12.5.1 How Listings Are Used

Listings are often treated as “supporting material,” but in real reviews they function as an investigative entry point. Listings are used to:

  • Validate endpoint derivations and visit alignment
  • Investigate outliers and anomalies
  • Confirm protocol deviation handling
  • Review deaths, SAEs, and key safety narratives

If a reviewer suspects inconsistency, they may go straight to listings to find a case example.

12.5.2 Listings That Are Most Likely to Be Challenged

Listings requiring enhanced attention include:

  • Protocol deviation listings (especially major deviations affecting eligibility or endpoints)
  • Outlier listings and data queries
  • Death and SAE listings
  • Endpoint-derivation listings (e.g., components of composite endpoints)

A useful mindset is:

If you were the reviewer, which line would you question first?

12.6 Statistical Quality Control (QC): A Second Independent Brain

12.6.1 What Effective Statistical QC Means

Effective QC is not simply “re-running the program.” Instead, it is an independent logic-based verification of the analysis chain, including:

  • SAP → ADaM → TFL traceability checks
  • Independent recalculation of key numbers (spot checks)
  • Verification of derivation logic (baseline, censoring, windowing)
  • Confirmation that model specifications match SAP (covariates, strata, estimand)

QC should aim to detect conceptual errors, not just computational ones.

12.6.2 Core QC Principles

A robust QC practice should follow these principles:

  • Independence: QC reviewers should not be the original author of the analysis.
  • SAP-driven evaluation: the benchmark is the SAP and study conventions, not the existing code.
  • Documented resolution: findings, decisions, and fixes must be recorded for audit readiness.

QC protects study integrity; it is not intended to assign blame.

12.7 Cross-Output Consistency Verification

12.7.1 The Three Consistency Lines You Must Verify

Consistency verification should be systematic along three lines:

  1. Across TFLs
    • Same N, effect estimates, p-values, directions across relevant tables and figures.
  2. Between TFLs and CSR text
    • Numbers in CSR narratives exactly match the referenced tables/figures.
    • Statistical method descriptions match the implemented method.
  3. Against SAP specifications
    • Population, endpoint, method, and missing-data rules match the plan.
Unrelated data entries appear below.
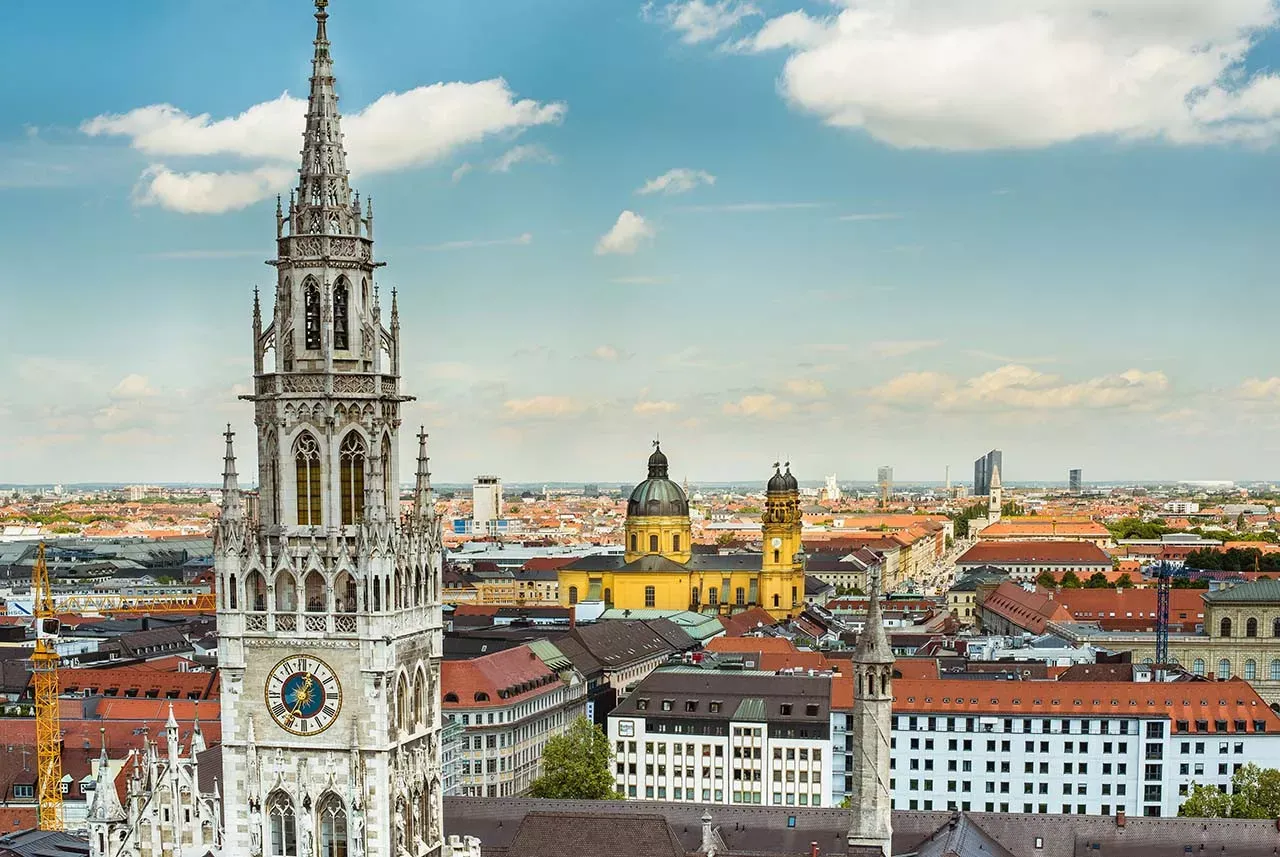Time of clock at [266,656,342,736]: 12:35
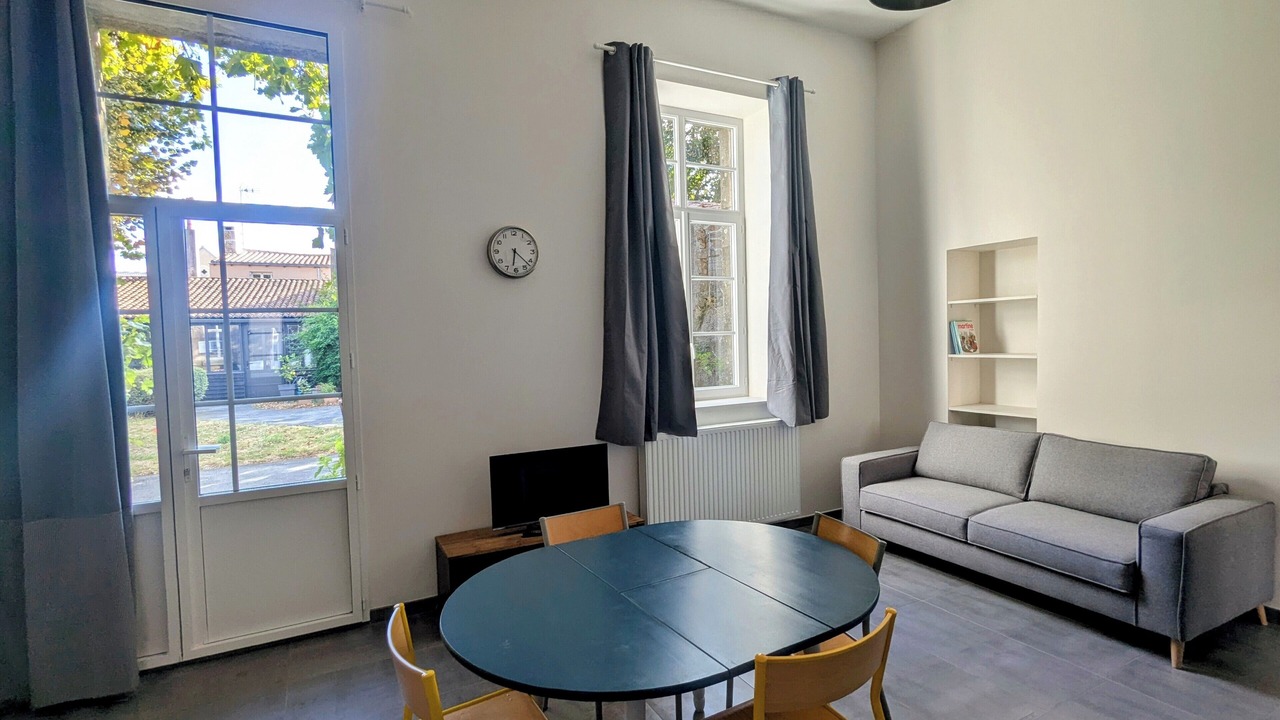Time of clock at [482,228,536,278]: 6:22
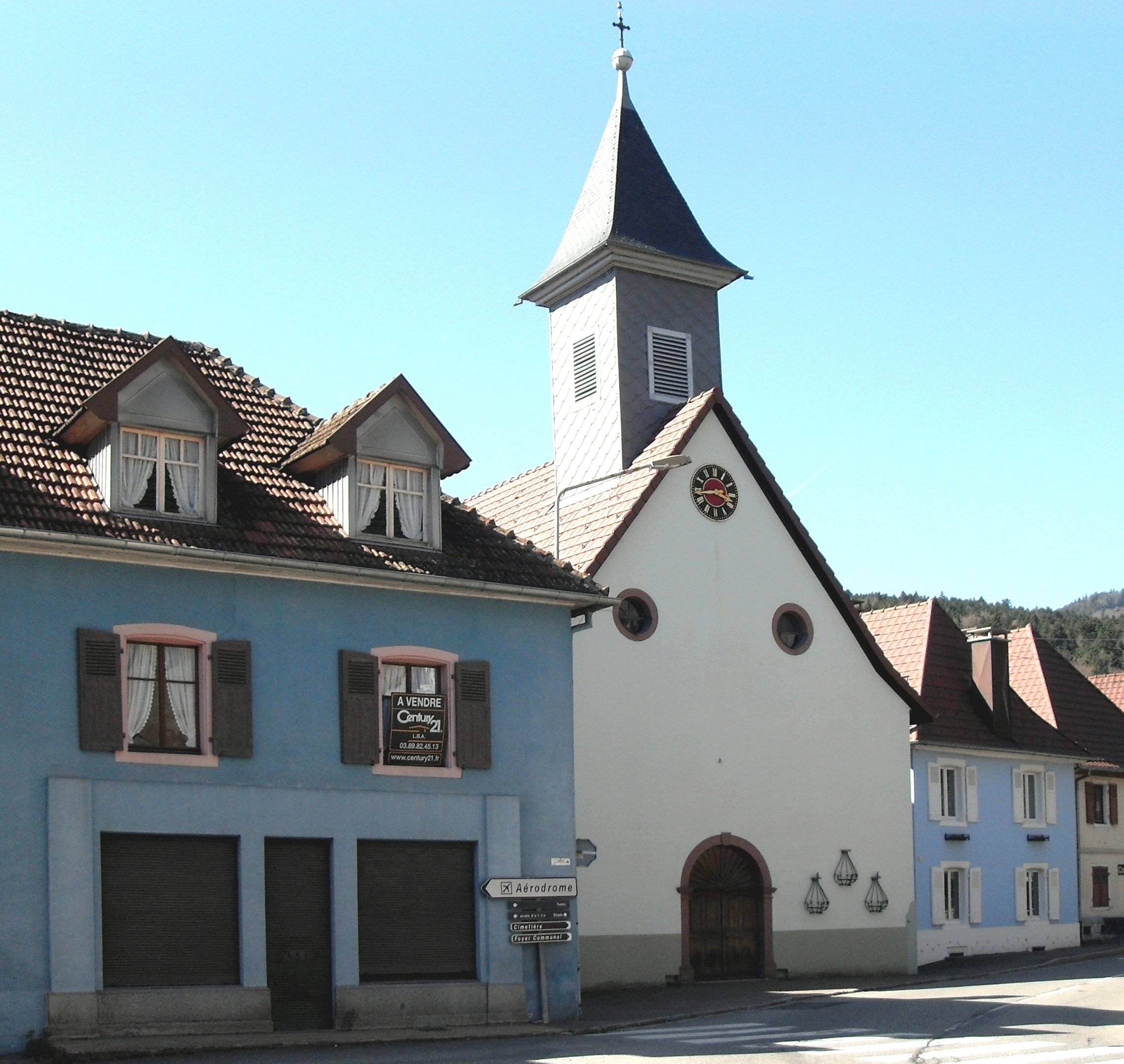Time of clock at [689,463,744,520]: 3:43
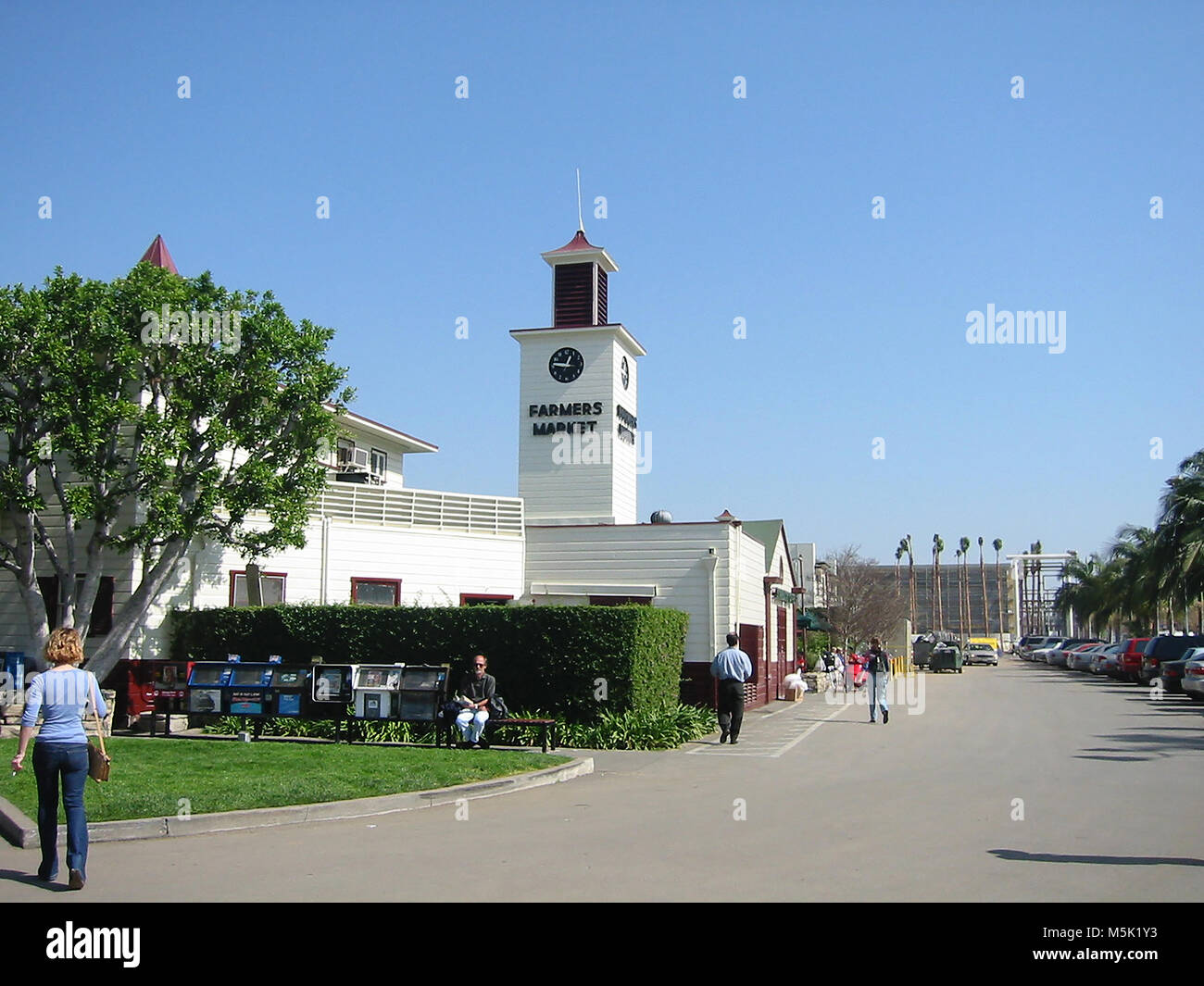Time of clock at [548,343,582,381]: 12:46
Consistency is not “nice to have.” It is central to submission defensibility.

12.7.2 Common High-Risk Inconsistencies

Examples of issues that frequently trigger major rework include:

  • P-values in text not matching table values
  • Figures using a different method than tables (e.g., log-rank vs. Cox)
  • Sensitivity analyses showing different directions without explanation
  • Subgroup results presented as claims without proper multiplicity context

These issues do not always lead to rejection, but they reliably increase regulatory scrutiny.

12.8 Version Control: The Lifeline in Late-Stage Deliverables

12.8.1 Why Version Control Is Critical

After database lock, TFL packages typically evolve through multiple cycles:

  • Sponsor review comments
  • Medical review revisions
  • CSR authoring alignment
  • Potential re-runs due to data reconciliation or late clarifications

Without disciplined version control, teams lose the ability to prove which output was final and why it changed.

12.8.2 Minimum Practical Version Control Standards

At minimum, implement:

  • Clear file naming conventions
    • Include study ID, output type, version, and date.
  • Change logs
    • For each release package, document what changed, why it changed, and who approved.
  • Final locking
    • Mark and archive final/locked outputs (e.g., Final, Locked, For Submission).

Regulators do not penalize change. They penalize lack of traceability.

12.9 Key Takeaways

  1. TFLs are the definitive statistical deliverables, not programming by-products.
  2. Consistency and traceability matter more than aesthetics.
  3. At the TFL stage, the biostatistician’s job is no longer to “run analyses,” but to defend conclusions with evidence that withstands regulatory scrutiny.